National non-profit Chefs Collaborative, Cambridge, Mass., announced its new What Waste initiative to transform the conversation about food waste from problem to solutions.
“What Waste is our call-to-action in reframing the food waste conversation from problem to solution, as chefs lead by example in demonstrating what is possible,” says Holly Haddad, executive director. “We look forward to continuing our collaborative work with the farmers and fishermen/women who produce our food, the chefs who champion sustainability in their daily operations, the organizations transforming what we think of as surplus or waste into productive uses and all eaters who are eager to learn how they can play a critical part.”
In partnership with the Whole Crop Harvest program at North Carolina State University (NCSU), Raleigh, N.C., Chefs Collaborative will engage in a 2-year research and education project focused on working with farmers and others downstream in the supply chain to combat produce loss on the farm.
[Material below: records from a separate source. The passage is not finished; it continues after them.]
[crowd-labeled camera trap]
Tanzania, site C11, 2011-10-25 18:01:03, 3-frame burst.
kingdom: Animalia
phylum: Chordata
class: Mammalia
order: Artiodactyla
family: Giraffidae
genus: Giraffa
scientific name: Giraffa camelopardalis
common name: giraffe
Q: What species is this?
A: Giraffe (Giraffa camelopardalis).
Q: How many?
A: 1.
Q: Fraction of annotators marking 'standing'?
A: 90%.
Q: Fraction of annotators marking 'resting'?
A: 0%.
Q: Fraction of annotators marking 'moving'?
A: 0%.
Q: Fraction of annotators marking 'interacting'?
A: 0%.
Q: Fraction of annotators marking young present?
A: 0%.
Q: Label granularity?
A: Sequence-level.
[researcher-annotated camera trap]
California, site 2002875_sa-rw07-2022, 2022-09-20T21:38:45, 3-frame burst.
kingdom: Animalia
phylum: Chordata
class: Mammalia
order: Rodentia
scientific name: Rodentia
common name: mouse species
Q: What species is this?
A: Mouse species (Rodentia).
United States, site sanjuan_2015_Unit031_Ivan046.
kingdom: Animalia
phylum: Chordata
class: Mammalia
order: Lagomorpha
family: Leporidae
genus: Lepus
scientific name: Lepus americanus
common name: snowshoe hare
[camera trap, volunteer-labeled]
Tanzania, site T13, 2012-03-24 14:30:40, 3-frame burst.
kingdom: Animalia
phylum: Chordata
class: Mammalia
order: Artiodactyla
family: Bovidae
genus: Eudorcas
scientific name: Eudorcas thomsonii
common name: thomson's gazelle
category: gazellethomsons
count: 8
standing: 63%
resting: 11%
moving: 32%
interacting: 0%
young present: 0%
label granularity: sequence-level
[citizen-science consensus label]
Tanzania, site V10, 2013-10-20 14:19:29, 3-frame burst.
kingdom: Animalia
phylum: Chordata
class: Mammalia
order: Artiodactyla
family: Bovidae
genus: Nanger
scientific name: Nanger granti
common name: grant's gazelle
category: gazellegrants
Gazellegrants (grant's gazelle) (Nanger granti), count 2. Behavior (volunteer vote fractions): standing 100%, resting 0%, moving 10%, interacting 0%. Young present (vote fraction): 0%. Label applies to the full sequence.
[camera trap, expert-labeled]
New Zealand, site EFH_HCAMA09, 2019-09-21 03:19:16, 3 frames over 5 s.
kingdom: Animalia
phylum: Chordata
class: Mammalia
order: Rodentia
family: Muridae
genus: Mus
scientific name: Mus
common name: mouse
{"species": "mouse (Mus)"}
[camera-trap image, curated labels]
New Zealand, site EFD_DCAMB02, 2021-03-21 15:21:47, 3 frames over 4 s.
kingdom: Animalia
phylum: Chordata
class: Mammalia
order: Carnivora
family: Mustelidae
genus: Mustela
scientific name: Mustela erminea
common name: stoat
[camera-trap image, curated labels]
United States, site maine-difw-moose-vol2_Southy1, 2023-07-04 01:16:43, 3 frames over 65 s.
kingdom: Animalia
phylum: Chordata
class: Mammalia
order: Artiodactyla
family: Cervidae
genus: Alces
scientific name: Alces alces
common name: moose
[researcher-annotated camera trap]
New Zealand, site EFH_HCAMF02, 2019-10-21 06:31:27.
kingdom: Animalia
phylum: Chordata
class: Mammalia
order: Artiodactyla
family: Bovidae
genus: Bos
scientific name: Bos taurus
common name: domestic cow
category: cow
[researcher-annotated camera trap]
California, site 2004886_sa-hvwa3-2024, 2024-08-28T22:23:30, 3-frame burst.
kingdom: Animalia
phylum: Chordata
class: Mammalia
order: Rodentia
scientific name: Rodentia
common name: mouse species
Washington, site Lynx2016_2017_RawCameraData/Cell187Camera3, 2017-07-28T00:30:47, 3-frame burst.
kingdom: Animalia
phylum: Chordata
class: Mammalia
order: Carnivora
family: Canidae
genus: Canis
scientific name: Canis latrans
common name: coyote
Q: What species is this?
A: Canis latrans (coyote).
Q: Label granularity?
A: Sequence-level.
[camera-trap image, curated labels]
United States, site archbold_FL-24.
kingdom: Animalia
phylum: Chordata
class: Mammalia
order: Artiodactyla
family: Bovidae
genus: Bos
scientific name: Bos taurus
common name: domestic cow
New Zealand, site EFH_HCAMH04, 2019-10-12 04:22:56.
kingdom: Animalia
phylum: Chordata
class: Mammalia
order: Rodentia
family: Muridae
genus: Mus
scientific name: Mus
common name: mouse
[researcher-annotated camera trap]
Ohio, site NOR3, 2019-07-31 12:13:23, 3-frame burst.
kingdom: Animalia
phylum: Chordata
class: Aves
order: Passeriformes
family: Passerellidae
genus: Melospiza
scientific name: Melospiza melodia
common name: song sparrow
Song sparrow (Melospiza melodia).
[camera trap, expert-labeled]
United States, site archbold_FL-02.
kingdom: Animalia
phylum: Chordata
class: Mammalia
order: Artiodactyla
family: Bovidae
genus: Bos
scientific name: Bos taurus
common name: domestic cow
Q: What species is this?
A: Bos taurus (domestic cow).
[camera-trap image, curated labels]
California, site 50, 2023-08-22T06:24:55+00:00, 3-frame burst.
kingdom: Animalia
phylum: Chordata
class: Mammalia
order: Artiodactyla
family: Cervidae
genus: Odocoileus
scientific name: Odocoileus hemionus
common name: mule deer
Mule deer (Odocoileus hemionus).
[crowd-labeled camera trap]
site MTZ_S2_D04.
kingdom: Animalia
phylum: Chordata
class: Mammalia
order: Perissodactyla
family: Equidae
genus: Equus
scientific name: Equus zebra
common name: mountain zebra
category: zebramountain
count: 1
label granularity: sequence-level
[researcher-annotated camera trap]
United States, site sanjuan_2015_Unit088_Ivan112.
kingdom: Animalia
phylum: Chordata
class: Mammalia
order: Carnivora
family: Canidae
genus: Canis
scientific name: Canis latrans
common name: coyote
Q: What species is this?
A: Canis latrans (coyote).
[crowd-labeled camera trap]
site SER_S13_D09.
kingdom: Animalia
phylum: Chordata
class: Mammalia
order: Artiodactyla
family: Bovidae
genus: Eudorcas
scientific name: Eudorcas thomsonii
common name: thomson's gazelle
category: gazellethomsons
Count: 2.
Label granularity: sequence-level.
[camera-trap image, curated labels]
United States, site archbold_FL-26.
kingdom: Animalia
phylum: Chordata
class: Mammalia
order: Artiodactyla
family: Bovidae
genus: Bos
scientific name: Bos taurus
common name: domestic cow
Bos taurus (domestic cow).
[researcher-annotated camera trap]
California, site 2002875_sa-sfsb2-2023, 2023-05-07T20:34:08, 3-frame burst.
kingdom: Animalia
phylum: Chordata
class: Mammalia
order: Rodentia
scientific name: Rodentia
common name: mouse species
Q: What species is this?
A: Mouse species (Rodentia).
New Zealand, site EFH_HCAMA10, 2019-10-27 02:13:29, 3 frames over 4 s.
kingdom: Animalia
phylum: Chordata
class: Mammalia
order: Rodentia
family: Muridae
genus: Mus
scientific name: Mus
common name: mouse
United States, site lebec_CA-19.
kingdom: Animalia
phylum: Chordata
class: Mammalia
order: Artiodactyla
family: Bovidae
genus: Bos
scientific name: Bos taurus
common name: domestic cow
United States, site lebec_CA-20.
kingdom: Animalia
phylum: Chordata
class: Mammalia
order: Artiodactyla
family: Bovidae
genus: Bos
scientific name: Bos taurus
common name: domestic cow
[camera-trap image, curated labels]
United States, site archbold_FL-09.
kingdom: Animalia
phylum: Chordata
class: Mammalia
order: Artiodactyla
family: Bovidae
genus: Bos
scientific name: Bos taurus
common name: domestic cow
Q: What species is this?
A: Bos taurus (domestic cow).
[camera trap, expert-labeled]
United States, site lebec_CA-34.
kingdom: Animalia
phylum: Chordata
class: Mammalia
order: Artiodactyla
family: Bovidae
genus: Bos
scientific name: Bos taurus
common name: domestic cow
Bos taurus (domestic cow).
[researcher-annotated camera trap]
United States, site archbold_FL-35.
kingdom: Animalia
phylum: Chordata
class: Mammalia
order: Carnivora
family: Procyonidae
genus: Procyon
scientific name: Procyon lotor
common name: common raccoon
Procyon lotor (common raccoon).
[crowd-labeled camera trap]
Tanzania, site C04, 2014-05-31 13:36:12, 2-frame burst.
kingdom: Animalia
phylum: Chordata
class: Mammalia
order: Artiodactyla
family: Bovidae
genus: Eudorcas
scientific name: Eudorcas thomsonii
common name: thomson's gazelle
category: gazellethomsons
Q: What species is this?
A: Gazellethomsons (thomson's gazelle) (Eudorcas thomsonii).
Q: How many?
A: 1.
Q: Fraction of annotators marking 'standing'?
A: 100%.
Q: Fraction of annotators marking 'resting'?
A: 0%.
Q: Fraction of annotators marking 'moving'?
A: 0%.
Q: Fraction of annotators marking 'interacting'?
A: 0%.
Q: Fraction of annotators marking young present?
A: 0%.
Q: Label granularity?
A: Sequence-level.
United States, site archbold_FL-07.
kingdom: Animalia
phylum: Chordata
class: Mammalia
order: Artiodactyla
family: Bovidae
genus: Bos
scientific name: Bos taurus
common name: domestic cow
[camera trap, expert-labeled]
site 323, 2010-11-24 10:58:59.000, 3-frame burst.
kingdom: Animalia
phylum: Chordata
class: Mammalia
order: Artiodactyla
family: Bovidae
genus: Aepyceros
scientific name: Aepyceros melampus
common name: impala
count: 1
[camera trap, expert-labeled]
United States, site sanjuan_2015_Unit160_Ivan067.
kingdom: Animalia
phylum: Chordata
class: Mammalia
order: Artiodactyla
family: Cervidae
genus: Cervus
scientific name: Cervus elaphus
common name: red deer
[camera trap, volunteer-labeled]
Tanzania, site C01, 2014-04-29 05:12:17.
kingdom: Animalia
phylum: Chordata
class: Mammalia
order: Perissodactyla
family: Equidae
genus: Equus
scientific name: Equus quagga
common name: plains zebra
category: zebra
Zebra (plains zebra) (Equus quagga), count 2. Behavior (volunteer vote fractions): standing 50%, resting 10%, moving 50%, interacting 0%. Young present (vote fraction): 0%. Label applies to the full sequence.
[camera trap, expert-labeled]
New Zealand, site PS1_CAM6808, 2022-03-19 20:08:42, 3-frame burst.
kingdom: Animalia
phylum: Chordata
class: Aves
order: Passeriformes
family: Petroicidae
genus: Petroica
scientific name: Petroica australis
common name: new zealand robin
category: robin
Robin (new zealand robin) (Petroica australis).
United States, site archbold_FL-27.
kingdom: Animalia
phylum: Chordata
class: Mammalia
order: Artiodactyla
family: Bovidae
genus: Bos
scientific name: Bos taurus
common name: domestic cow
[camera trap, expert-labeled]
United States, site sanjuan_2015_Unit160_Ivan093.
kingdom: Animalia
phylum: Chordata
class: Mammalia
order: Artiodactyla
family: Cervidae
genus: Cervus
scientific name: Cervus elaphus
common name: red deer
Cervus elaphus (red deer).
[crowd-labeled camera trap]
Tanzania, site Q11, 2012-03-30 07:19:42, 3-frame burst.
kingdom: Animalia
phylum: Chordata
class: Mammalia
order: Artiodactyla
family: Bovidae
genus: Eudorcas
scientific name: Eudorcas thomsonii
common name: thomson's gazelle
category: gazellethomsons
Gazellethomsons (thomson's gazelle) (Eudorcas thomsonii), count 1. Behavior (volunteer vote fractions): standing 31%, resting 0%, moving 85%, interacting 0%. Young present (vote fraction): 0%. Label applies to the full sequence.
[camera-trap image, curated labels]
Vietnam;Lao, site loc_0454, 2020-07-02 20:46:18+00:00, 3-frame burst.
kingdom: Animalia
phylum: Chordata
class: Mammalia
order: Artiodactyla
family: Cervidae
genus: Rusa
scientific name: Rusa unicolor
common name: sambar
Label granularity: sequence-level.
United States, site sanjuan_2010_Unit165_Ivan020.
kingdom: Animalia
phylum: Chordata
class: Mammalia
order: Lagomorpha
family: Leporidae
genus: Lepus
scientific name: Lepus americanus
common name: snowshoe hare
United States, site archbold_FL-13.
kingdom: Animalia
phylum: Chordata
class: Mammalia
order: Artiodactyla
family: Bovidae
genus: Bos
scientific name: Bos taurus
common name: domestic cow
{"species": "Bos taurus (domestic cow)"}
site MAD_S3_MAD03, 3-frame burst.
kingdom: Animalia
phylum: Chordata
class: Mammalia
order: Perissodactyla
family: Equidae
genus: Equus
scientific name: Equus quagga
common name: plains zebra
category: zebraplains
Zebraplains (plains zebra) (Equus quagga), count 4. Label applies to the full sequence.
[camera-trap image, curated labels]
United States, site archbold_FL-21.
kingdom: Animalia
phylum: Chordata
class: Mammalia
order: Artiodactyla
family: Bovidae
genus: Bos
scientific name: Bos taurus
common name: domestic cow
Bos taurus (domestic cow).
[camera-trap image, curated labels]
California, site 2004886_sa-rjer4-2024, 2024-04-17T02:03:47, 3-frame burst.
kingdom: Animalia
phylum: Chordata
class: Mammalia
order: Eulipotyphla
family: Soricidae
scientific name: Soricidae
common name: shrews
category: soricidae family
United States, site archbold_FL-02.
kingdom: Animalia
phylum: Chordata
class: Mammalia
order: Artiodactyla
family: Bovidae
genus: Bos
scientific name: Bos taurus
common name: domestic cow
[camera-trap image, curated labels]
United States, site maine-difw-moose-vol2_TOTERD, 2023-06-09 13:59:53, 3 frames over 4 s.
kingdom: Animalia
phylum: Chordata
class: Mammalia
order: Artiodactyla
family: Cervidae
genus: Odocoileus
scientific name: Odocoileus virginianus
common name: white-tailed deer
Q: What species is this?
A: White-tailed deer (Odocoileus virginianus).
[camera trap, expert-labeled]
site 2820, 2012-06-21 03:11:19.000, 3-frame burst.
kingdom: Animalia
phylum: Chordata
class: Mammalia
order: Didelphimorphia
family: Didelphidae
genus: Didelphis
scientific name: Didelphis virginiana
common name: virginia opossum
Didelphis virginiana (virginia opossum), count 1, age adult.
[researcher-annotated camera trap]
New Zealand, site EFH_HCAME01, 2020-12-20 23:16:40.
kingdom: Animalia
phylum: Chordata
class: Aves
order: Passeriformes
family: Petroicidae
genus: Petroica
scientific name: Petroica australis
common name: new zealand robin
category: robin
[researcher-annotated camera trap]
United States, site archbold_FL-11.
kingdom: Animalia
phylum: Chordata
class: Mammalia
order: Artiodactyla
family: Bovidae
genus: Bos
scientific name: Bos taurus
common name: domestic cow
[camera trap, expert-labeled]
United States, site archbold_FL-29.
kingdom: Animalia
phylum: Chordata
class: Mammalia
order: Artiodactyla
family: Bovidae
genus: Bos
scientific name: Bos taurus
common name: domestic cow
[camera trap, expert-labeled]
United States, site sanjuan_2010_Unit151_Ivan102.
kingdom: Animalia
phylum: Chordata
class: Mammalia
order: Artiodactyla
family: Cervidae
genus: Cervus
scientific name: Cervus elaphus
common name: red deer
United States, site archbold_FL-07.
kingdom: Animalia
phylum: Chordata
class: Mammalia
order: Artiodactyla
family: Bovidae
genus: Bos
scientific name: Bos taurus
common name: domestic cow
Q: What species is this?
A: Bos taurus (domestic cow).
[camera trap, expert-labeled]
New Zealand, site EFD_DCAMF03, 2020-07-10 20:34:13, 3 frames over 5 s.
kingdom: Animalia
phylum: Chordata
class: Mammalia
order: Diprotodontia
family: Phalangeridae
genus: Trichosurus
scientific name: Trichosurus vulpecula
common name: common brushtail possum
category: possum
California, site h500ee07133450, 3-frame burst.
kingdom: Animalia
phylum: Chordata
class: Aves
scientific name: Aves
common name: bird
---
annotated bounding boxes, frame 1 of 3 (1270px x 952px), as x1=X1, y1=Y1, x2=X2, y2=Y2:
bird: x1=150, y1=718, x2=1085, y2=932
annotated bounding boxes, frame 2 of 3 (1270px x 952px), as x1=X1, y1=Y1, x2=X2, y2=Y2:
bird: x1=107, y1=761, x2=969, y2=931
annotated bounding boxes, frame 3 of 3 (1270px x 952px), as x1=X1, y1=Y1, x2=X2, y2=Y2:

“The Whole Crop Harvest project team at NCSU is pleased to have Chefs Collaborative as a partner in working across the chain, from farm to foodservice, to use more of the fruits and vegetables left in the field or packing house because of shape or surface scarring or simple oversupply in the marketplace,” says Rebecca Dunning, project lead and research assistant professor at NCSU. “Our goal is to make more efficient use of the natural resources and purchased inputs the farmer already has invested in the crop.”